Gehwegparken...zulässig oder nicht?

  • 16. März 2023
  • Thomas Klein

Parkraum ist knapp und wird immer knapper. Vielfach wird auf dem Gehweg geparkt, weil alle anderen das auch tun. Ist dies dann zulässig?

Gehwegparken

Das OVG Bremen hatte sich unlängst mit dem Gehwegparken und wütenden Anwohnern zu beschäftigen, die gegen das Gehwegparken vorgingen.

 

Das Gericht hat dabei folgendes festgestellt:

Das aufgesetzte Parken verstößt gegen das aus § 12 Abs. 4 und 4a StVO abzuleitende Verbot, Gehwege ohne spezielle Erlaubnis zum Abstellen von Kraftfahrzeugen zu nutzen. 
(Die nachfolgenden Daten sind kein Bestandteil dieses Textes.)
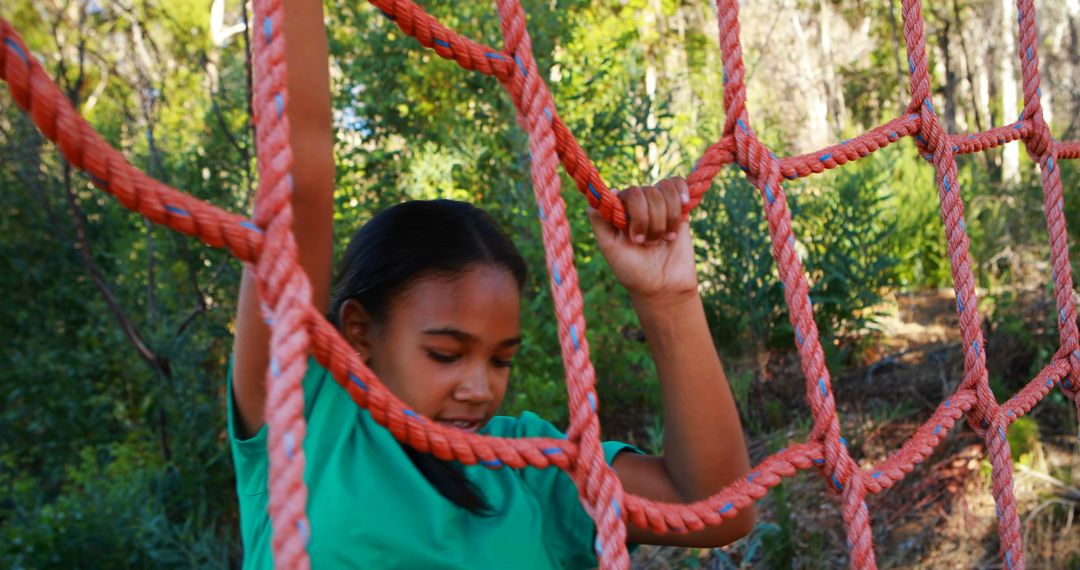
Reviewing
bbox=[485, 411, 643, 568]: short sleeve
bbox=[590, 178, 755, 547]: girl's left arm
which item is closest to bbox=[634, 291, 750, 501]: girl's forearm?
bbox=[590, 178, 755, 547]: girl's left arm

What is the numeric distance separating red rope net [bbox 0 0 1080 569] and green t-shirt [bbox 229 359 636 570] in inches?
8.0

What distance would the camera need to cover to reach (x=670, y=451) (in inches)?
33.2

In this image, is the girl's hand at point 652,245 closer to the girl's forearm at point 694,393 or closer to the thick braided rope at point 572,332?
the girl's forearm at point 694,393

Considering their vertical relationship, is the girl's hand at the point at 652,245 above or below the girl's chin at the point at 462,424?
above

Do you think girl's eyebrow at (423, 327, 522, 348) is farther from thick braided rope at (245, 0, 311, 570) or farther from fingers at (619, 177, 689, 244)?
thick braided rope at (245, 0, 311, 570)

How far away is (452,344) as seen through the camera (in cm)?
86

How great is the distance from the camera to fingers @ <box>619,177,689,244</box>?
0.79 meters

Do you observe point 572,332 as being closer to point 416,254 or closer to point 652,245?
point 652,245

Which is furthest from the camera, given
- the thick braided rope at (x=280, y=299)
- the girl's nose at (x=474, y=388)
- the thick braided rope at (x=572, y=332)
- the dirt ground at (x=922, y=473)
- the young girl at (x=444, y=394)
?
the dirt ground at (x=922, y=473)

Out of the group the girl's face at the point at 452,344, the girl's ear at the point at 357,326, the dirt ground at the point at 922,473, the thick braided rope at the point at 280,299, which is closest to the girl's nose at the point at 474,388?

Dieses allgemeine Verbot des Gehwegparkens wird in den Wohnstraßen vieler Anwohner nicht beachtet. Hiergegen kann die Straßenverkehrsbehörde unter Beachtung des Verhältnismäßigkeitsgrundsatzes straßenverkehrsrechtliche Anordnungen treffen. 
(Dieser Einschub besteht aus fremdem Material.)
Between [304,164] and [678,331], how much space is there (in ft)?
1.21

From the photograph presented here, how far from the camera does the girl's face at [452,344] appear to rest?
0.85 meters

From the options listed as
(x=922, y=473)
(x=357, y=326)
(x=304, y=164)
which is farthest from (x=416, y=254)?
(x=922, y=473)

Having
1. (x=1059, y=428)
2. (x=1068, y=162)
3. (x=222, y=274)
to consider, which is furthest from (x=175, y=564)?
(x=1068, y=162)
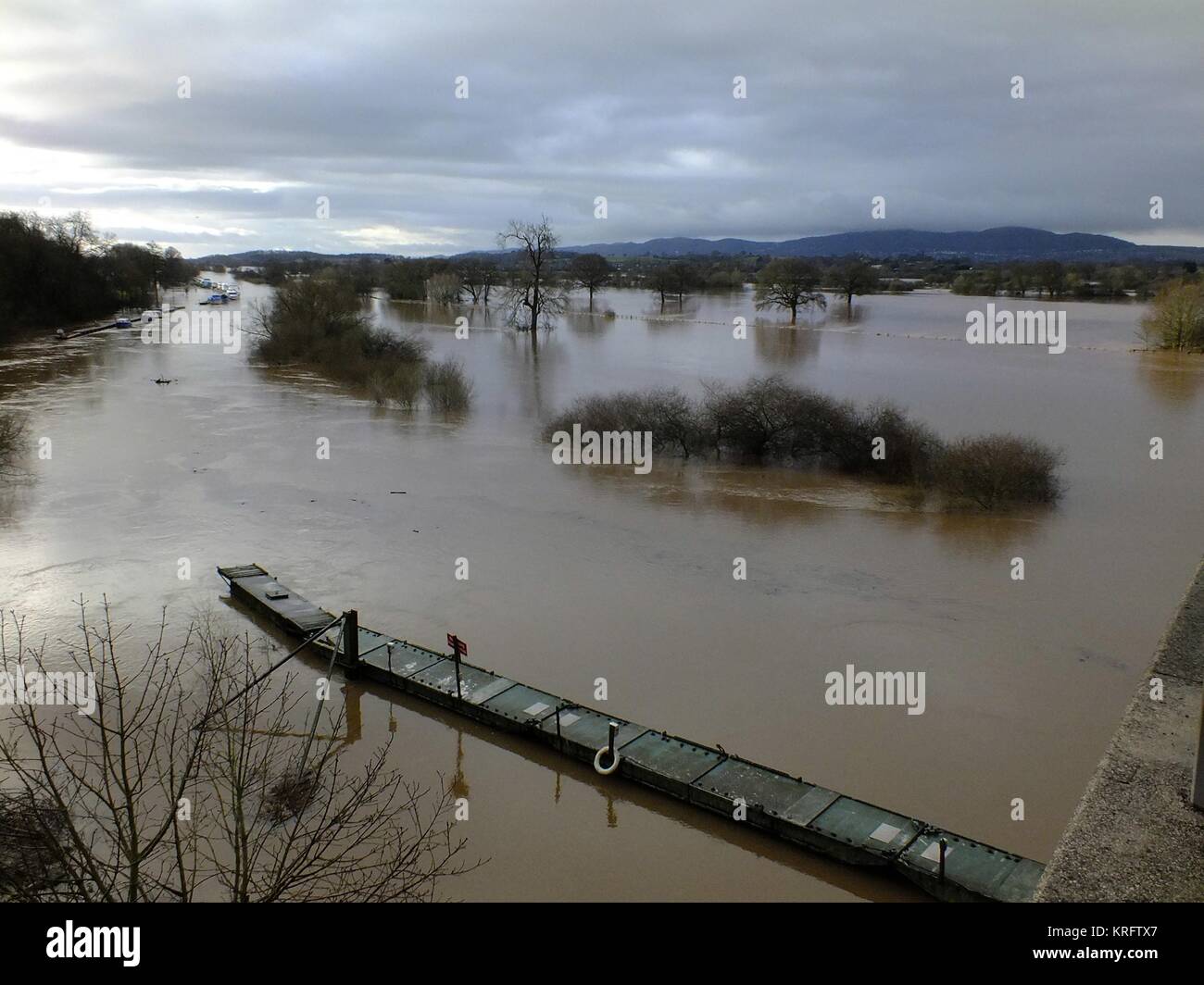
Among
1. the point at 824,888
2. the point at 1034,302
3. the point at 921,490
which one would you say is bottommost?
the point at 824,888

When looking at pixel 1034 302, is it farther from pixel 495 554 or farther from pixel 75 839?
pixel 75 839

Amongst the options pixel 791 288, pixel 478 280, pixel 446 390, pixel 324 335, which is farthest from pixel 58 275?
pixel 791 288

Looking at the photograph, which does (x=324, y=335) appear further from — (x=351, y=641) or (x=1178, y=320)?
(x=1178, y=320)

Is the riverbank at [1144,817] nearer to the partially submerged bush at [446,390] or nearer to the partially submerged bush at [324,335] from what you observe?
the partially submerged bush at [446,390]

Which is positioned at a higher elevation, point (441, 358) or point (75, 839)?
point (441, 358)
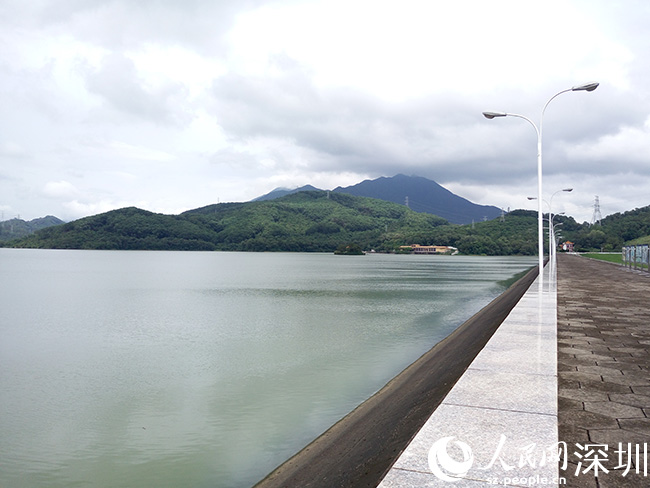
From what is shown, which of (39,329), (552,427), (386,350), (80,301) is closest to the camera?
(552,427)

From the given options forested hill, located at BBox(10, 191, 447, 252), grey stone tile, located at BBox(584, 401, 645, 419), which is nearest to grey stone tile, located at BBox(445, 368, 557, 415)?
grey stone tile, located at BBox(584, 401, 645, 419)

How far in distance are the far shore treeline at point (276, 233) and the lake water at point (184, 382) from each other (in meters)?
136

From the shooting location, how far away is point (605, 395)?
231 inches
Grundsätzlich  liegen auch die Voraussetzungen für die Durchführung von Abschleppmaßnahmen vor. Die Parkvorschriften in § 12 Abs. 4 und 4a StVO dienen in erster Linie der Sicherheit und Leichtigkeit des Verkehrs und damit grundsätzlich dem Interesse der Allgemeinheit. 

Das Oberverwaltungsgericht geht jedoch davon aus, dass dem Verbot des Gehwegparkens auch eine individualschützende Funktion zukommt, da es erkennbar den Interessen derjenigen dient, die den Gehweg zulässigerweise benutzen. 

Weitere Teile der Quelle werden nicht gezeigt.